K3s flags of note (/etc/rancher/k3s/config.yaml):

disable:
- traefik
- servicelb
flannel-backend: wireguard-native
flannel-external-ip: true
disable-network-policy: false
write-kubeconfig-mode: "0640"
node-label:
- "node.bagelbot.io/role=worker"

A node-local kubeconfig is restricted to the operator group (group bagelbot); the kubeconfig distributed to operator devices binds to the Tailscale interface address of the server, not the LAN address.

Every workload must declare requests and limits. This is enforced by a LimitRange per namespace and an admission policy that rejects pod specs missing CPU or memory limits.

# applied to any container that doesn't specify
resources:
requests:
cpu: "100m"
memory: "64Mi"
limits:
cpu: "500m"
memory: "256Mi"

These are starting points, not targets — services are expected to set their own values based on measured load.

Native binaries make tight limits realistic (ADR-0002).
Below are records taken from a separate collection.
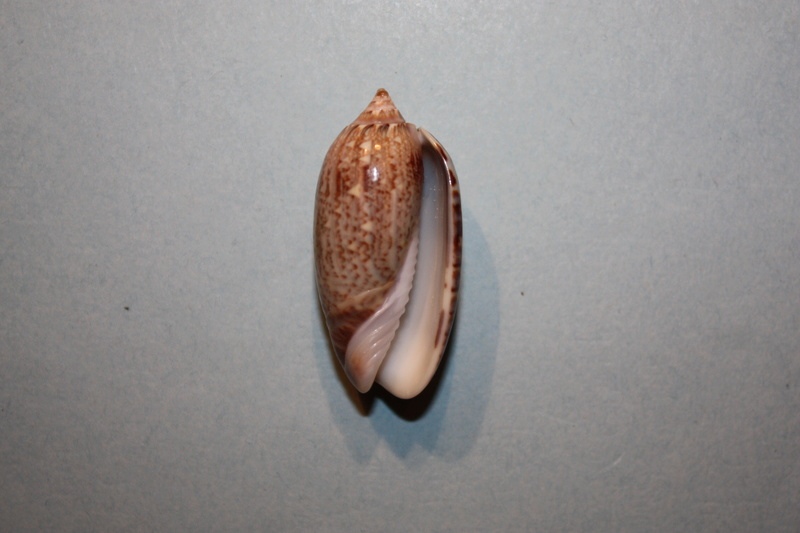 Americoliva reclusa (Marrat, 1871) - Worms = Oliva reclusa Marrat, 1871 Img_7015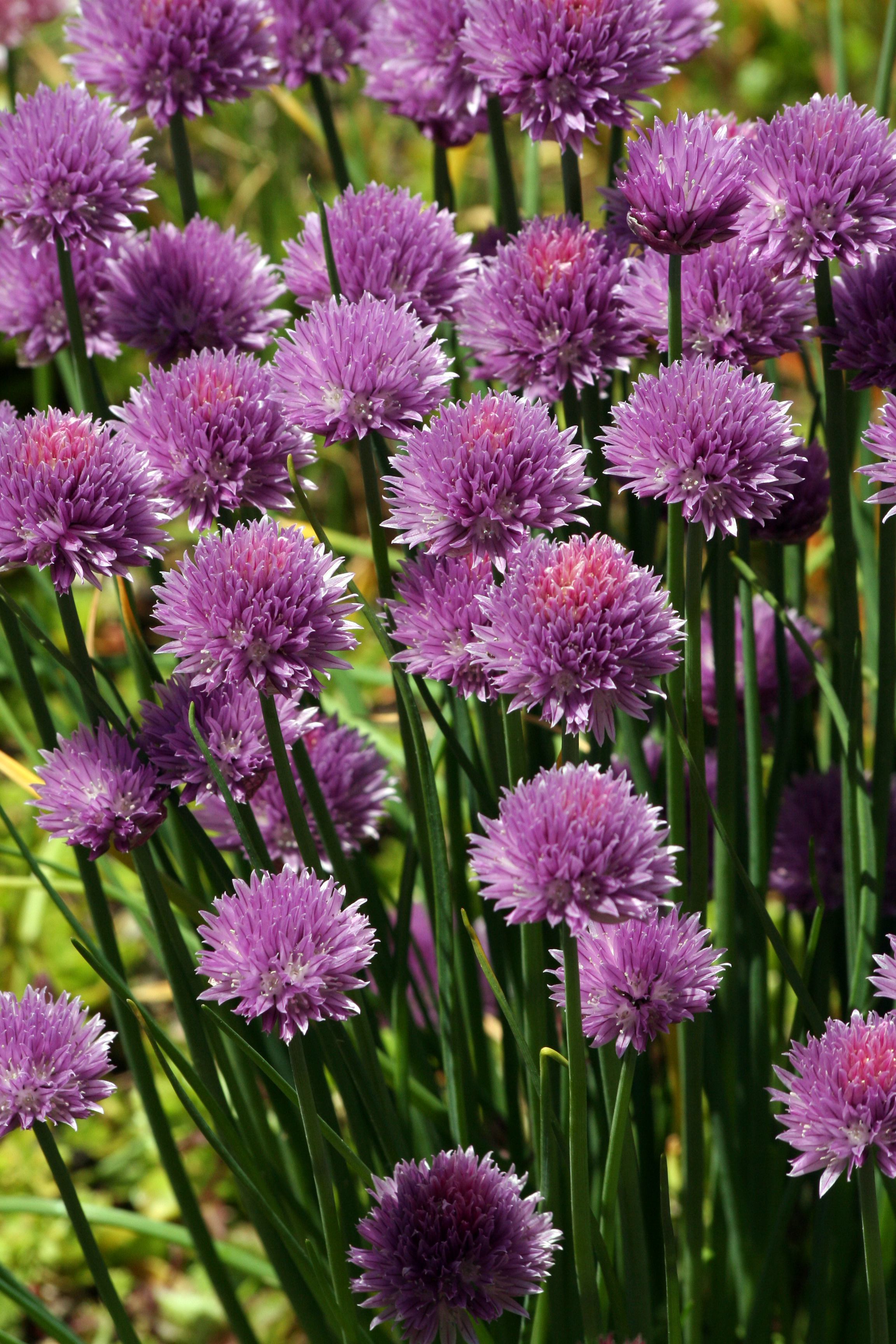 Chives are one of the easiest herbs to grow and their flowers are worth it. Add them to your perennial garden and divide every 3-5 years to keep plants thriving. Remove seed heads to keep from reseeding (or not!).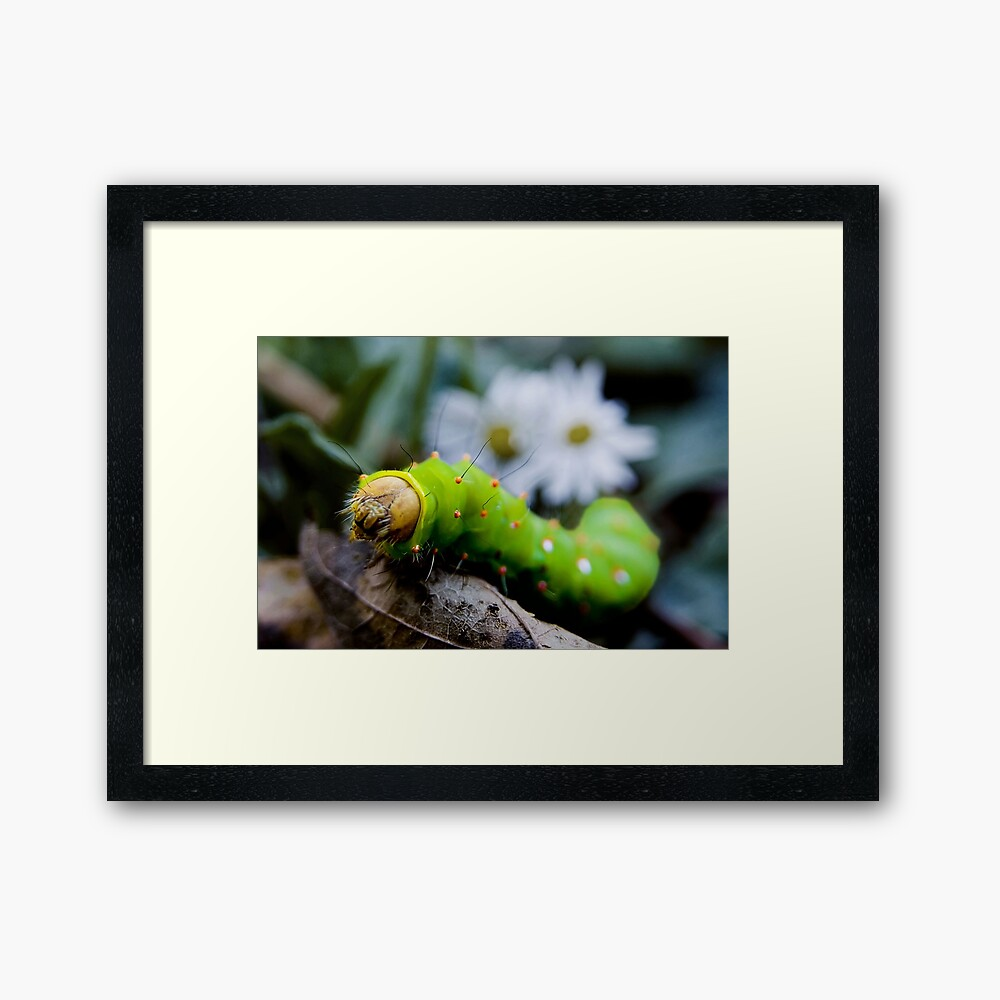 Larval Eagle Framed Art Print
A Go service handling a normal Twitch event stream sits comfortably under 50 MB resident; the GraalVM-compiled Kotlin service sits under 150 MB. Generous defaults would waste a meaningful fraction of an 8 GB node.

OOM-kills are treated as a load signal, not as failures: if a service is OOM-killed during a hype train, the response is to raise its limit, not to add slack everywhere.

Namespace Class QoS expectation
bagelbot-system Cluster services (cloudflared, tailscale-operator, cert-manager) Guaranteed; never evicted.
bagelbot-data Stateful (Postgres, Redis) Guaranteed; pinned to nodes with local SSD.
bagelbot-app The bot services themselves Burstable; can be evicted under memory pressure.
bagelbot-build Image builds and one-shot jobs Best-effort; preempted readily.

Pod priority classes line up with the QoS expectation — system pods are system-cluster-critical, data pods are a custom bagelbot-data-critical, app pods are default.

  • Storage workloads (Postgres, Redis persistence) carry a nodeSelector requiring node.bagelbot.io/storage=true. This is set on nodes with attached SSD.
  • The cloudflared deployment carries an anti-affinity rule to spread replicas across nodes; a single-node outage shouldn’t sever public ingress.
  • GPU / acceleration: none in the current fleet. If we add a node with a Coral or similar later, it’ll get its own taint and an explicit toleration on the workloads that use it.
  • CI builds. GitHub Actions runs build jobs on hosted ARM runners; the cluster only pulls. See CI/CD →.
  • Long-term backups. Snapshots are pushed off-cluster to [TBD: backup target — e.g., Backblaze B2 via restic]. The cluster is treated as ephemeral compute; only data volumes are sacred.
  • Logging/observability storage. Logs and metrics are shipped to [TBD: external Grafana Cloud / self-hosted off-cluster]. Keeping observability off the cluster means we can still debug a cluster outage.

The cluster targets ~50% steady-state utilization so that a hype-train burst or a single-node failure doesn’t immediately cause evictions. If sustained utilization climbs above ~65%, the response is to add a node, not to tune limits down.